Heureux qui comme Ulysse...
Mais quand reverrai-je ?
J'aime bien Moby, le musicien chanteur.
Il a l'air toujours triste quand tu le vois.
Et t'as l'impression qu'il a toujours été triste, depuis tout petit.
Il est connu et il fait de la belle musique. Mais dans son regard, tu sens qu'il est seul. Seul et triste.
Il porte la culpabilité de ne pouvoir rien faire alors qu'il fait sans doute plus que beaucoup.
Il demande comment... comment, les humains arrivent à être heureux, en sachant qu'il y a d'autres humains et des animaux qui souffrent qui meurent ou qui sont torturés. Il se pose la question. Vraiment. Alors qu'il pourrait être juste riche et connu et s'en foutre.
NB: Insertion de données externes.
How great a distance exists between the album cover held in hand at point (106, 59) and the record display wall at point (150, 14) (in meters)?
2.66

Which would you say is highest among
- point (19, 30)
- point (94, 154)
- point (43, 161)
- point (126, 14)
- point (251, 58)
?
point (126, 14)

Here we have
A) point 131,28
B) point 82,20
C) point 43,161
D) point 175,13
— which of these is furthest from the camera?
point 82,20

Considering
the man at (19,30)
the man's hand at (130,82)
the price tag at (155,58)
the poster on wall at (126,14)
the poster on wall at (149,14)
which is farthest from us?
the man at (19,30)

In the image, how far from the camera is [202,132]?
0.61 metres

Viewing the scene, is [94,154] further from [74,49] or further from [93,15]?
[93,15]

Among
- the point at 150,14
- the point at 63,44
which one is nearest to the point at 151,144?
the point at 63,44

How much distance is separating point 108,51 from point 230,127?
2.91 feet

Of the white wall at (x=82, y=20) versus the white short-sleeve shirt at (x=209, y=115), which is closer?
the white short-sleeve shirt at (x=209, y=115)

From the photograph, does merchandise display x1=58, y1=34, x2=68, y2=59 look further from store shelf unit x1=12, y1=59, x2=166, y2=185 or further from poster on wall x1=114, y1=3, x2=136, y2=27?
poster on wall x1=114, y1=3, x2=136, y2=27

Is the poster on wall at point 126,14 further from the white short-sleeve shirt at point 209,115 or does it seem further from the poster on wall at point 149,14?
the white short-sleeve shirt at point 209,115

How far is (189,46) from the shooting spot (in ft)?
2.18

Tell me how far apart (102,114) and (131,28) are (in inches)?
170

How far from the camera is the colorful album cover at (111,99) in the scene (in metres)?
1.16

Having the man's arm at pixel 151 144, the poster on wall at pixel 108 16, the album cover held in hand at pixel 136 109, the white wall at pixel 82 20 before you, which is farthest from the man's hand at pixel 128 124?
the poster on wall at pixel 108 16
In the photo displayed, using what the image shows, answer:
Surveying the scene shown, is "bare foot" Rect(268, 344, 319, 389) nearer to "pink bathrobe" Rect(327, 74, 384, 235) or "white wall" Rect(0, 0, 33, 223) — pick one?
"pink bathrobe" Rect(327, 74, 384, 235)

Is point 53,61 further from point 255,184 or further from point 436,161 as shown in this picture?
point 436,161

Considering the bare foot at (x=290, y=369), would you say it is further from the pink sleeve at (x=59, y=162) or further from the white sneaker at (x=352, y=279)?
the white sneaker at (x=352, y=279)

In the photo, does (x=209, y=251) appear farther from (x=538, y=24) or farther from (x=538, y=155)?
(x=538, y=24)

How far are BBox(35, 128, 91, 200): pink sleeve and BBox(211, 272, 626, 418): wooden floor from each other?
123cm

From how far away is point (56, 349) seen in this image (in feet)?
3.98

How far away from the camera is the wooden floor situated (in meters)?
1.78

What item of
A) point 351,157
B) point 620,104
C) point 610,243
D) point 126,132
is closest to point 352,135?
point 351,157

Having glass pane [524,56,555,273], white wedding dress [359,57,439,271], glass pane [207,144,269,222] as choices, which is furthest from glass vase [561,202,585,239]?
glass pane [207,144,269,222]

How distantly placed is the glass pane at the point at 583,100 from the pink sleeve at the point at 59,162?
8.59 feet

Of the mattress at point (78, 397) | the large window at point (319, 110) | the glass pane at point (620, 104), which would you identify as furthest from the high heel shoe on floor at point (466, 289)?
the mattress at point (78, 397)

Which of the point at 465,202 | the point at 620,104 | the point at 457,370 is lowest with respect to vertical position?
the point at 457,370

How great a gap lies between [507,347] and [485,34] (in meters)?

Oui, comment... Comment font les humains pour être heureux. Je me suis aussi posé cette question des millions de fois dans ma vie... Moi aussi la culpabilité me ronge souvent. C'est idiot, ça sert à rien.
Comment fait-on pour être heureux ? On peut pas... Faut être inconscient pour être heureux. J'ai aussi l'impression d'avoir toujours été triste, depuis petite.
Echapper à ses pensées. C'est le seul moyen d'avoir un peu de répi. Quelques instants. J'aime bien toucher la terre. La belle terre toute noire, avec des vers dedans. J'ai mis des lianes de maracuya chez moi. C'est pas local (mais on s'en fout) ça grimpe partout.
J'apprends à mon neveu à regarder les vers, les escargots, les oiseaux, les araignées en faisant "OOOOOh", avec une bouche toute ronde. Et on rit. Mais c'est quand même triste, la vie.
Tu te diras "elle est partie".
Tu penseras que tu ne comprends pas pourquoi.
Tu te demanderas ce qui avait bien pu se passer dans ma tête. Toi pour qui rien n'est sérieux. "C'est juste ci", "c'est juste ça".
C'est juste tes idéaux qu'on enferme.
C'est juste tes idéaux qu'on enterre.
C'est juste tes idéaux dont on pisse sur la tombe.
"Elle s'est évaporée, tu diras. Comme son rire léger, comme ses lettres de buée sur les fenêtres fraîches.
- Ah non, répondrai-je d'on ne sait où, c'est pas évaporé, les lettres, c'est décondensé. Oui, même morte, j'aime bien faire madame Je-sais-tout.
- Qui me parle ? Te demanderas-tu... Bizarre, on dirait- qu'il y a quelqu'un dans mon cerveau. Peut-être encore un coup de Bowie... Tiens, ça me donne une idée pour un morceau."
Pendant que j'écris mes délires, y a mes voisins qui baisent. Je les entends. C'est marrant.
J'ai fini mon roman de Bukowski et je me dis que ce gars un peu j'm'en foutiste, alcoolique, bourru, était peut-être une personne cool.
Et ce matin, j'entends un de mes étudiants dire à un de ses camarades qu'il va sans doute voter pour un candidat dont le nom commence par Z.
Le gamin a 20 ans, purée...
Aujourd'hui j'ai fait une interro. Cinq élèves ont dormi pendant. Cinq. Défaite.
Quand j'ai relevé les copies, j'ai vu que les réponses étaient à la masse, pour un truc qui était facile en ayant bossé un minimum. Défaite.
Ensuite j'ai fait cours. Trois étudiants parlaient tout le temps en même temps que moi, pendant que je faisais mon cours. Ce qui me fatigue. Surtout quand je communique avec un étudiant au fond de la salle qui essaie de suivre. Je leur ai demandé de se taire gentillement. Une fois, deux fois, trois fois. Puis, je leur ai demandé de la boucler à la fin. Puis je les ai fait sortir. Défaite.
Défaites, défaites. Je n'aime pas le monde dans lequel on vit. Et puis je sers à rien. Défaites, défaites. Ils s'en branlent de ce que je raconte. Pourquoi je me fatigue à le raconter ? Me la couler douce, au calme. Attendre. Pourquoi me fatiguer à préparer des cours tard ? Faire des interros pour voir ce qu'ils ont compris, en veillant à ce que ce soit assez facile pour qu'ils y arrivent mais pas trop facile pour qu'ils aient conscience de la difficulté de leur examen à venir... Pourquoi me fatiguer à corriger ces copies pour qu'ils sachent ce qu'ils ont compris et ce qu'ils doivent revoir...Pourquoi parler de la réponse indicielle, de l'amplification, du filtrage. On s'en branle... Le seul truc qui ait une réalité dans ce cours, c'est le rapport signal sur bruit.
C'est le week-end. Ok. Lundi, on recommence. C'est idiot. C'est tout.